How does the recursion work, I just want to understand the process

THANKS

    using namespace std;

    void ReverseLine(){
       int myInput;

       myInput = cin.get();

       if (myInput != '\n' && myInput != EOF)
        ReverseLine();

       if (myInput != EOF)
        cout.put(myInput);
    }

    int main(){

       ReverseLine();
       return 0;

    }

Answer 1

Recursion, as Basile said, can be hard to understand. This example relies on the local variable concept. It will go to the end of the recursivity layer, and then start printing the local variable myInput from deepest recursive call to the first.

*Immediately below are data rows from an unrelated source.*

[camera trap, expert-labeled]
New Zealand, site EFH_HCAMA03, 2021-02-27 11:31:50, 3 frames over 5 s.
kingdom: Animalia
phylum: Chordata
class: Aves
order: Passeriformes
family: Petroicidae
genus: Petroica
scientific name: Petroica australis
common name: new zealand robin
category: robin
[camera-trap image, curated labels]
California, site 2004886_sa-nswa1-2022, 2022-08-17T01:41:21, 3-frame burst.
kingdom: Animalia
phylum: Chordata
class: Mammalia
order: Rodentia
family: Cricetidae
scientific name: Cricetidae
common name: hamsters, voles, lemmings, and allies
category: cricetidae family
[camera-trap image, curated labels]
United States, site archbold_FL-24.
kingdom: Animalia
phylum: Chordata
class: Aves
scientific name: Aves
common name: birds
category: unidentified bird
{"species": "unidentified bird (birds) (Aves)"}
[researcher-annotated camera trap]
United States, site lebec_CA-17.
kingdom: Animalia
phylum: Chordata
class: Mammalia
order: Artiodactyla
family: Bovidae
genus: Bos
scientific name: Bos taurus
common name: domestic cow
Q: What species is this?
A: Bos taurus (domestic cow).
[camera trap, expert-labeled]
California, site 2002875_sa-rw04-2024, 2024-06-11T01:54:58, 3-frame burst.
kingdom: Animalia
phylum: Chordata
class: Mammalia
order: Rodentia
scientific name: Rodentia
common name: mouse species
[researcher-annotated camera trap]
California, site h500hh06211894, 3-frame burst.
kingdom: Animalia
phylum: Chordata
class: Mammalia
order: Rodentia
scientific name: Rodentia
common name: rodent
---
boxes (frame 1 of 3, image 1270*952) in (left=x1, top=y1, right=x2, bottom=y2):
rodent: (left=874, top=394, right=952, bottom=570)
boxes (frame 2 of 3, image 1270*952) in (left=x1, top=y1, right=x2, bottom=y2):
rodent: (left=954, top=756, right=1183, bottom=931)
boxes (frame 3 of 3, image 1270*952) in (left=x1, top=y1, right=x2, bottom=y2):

Let's suppose you input "123". Each indentation is a new local scope for ReverseInput().

myInput = 1
ReverseLine()
  myInput = 2
  ReverseLine()
    myInput = 3
    ReverseLine()
      myInput = \n
    prints 3
  prints 2
prints 1

This is a common trick to do things the reverse way.

Answer 2

It's really very simple. The ReverseLine function prints its output before it returns. Here is the sequence of events, if *ABC\n is typed in

1. First call to ReverseLine.
1.a **A** is typed.
1.b myInput is not equal to **\n or EOF**, so
   2. Second call to ReverseLine
   2.a **B** is typed.
   2.b myInput is not equal to **\n** or **EOF**, so
      3. Third call to ReverseLine
      3.a **C** is typed.
      3.b myInput is not equal to **\n** or **EOF**, so
         4. Fourth call to ReverseLine
         4.a **\n** is typed.
         4.b myInput is equal to **\n**, so
         4.c ReverseLine is **not** called
         4.d myInput is **not** equal to **EOF**, so
         4.e myInput (**\n**) is printed
         4.f Fourth call to ReverseLine returns
      3.c myInput is **not** equal to **EOF**, so
      3.d myInput (**C**) is printed
      3.e Third call to ReverseLine returns
   2.c myInput is **not** equal to **EOF**, so
   2.d myInput (**B**) is printed
   2.e Second call to ReverseLine returns
1.c myInput is **not** equal to **EOF**, so
1.d myInput (**A**) is printed
1.e First call to ReverseLine returns

And then the program ends.

Answer 3

When you call ReverseLine, it reads a character. If the character isn't a newline or EOF, it calls itself again (recurses) to read the next character until it encounters a newline at which point it prints the character it just read, then returns to ReverseLine which prints the character it read and so forth until it returns to the initial call to ReverseLine, prints the first character read, then exits.

Answer 4

Perhaps expanding it will help you understand?

void ReverseLine() {
   int myInput = 'a'

   if (myInput != '\n' && myInput != EOF) {
       int myInput = 'b'

       if (myInput != '\n' && myInput != EOF) {
           int myInput = 'c'

           if (myInput != '\n' && myInput != EOF) {
               int myInput = '\n'
               if (myInput != '\n' && myInput != EOF)
                   ReverseLine(); // doesn't get called
               cout.put(myInput);
           }
           if (myInput != EOF)
               cout.put(myInput);
       }

       if (myInput != EOF)
        cout.put(myInput);
   }

   if (myInput != EOF)
    cout.put(myInput);
}